Are there concrete examples of how this works out in practice? I suspect many of us could come up with a list of ventures that seemed to collapse under their own weight. But I think we can learn something more from the cost of cloud services. One of the attributes of a healthy software system would certainly be that it offers a predictable stream of value for a predictable stream of costs. It is remarkable that so few software stacks can truly be said to possess this attribute, but cloud services might be the closest readily visible example we have. I don’t think our understanding of how engineering practice affects cost quantitatively is sophisticated even here. But at least we have an aspirational assertion that cloud services are maintained at some level of capability, with some level of quality, for some predictable cost. Assume for the sake of argument that cloud services encapsulate our best understanding of good engineering practice, sold by the pound, to provide an increment of “good” for an increment of cost. One of the many interesting things we learn about cloud services is… they are expensive. Are they more expensive than an owned and operated system? The sticker shock we experience is certainly real, but honest comparisons are hard. Renting a little space in a trucking fleet is not comparable to buying and maintaining your own delivery truck. They do not have comparable capabilities. I know I can, for a time, neglect the maintenance on my truck. And if the truck is paid for, it can appear very inexpensive to operate – for a time. Cloud services don’t offer that kind of cost “flexibility”. It is reasonable to think they provide the best rendering we have of the increment of cost associated with an increment of capability maintained against a target level. It may only be a directional level of insight, but I think it suggests that the cost of predictable outcomes is rather startling. I don’t say this to suggest cloud services cost too much. I’m suggesting that what cloud services cost should perhaps tell us something about the realistic cost expectations for what we build on top of them if we don’t want it to rot.

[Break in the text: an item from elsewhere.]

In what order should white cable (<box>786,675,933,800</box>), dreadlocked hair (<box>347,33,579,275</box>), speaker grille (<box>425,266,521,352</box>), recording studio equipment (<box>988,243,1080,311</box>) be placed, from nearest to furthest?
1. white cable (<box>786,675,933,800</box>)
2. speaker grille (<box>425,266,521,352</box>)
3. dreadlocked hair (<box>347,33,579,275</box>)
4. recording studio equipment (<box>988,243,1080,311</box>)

A reasonable question would be – why don’t we seem to be more interested in understanding whether our practices assure a stable cost of change? Well…, someone certainly is interested. The people whose investment ends up a smoldering ruin would probably like to know more about how it could have gone on being a cash cow for longer. Perhaps incentives aren’t well aligned for this to be part of the conversation. How many prospective business ventures would be exposed as non-starters early on? Or, for that matter, what impact would this have on how a venture is valued for acquisition? A lot of people have been quite successful doing things the way they have been done for decades now. Perhaps lucrative opportunities have been thick enough on the ground that we haven’t really needed to manage the cost of change rigorously. Even if that is true, I see no reason to believe it will remain so. Our industry is changing, and I would suggest that understanding the cost of change more fully will be a significant competitive advantage.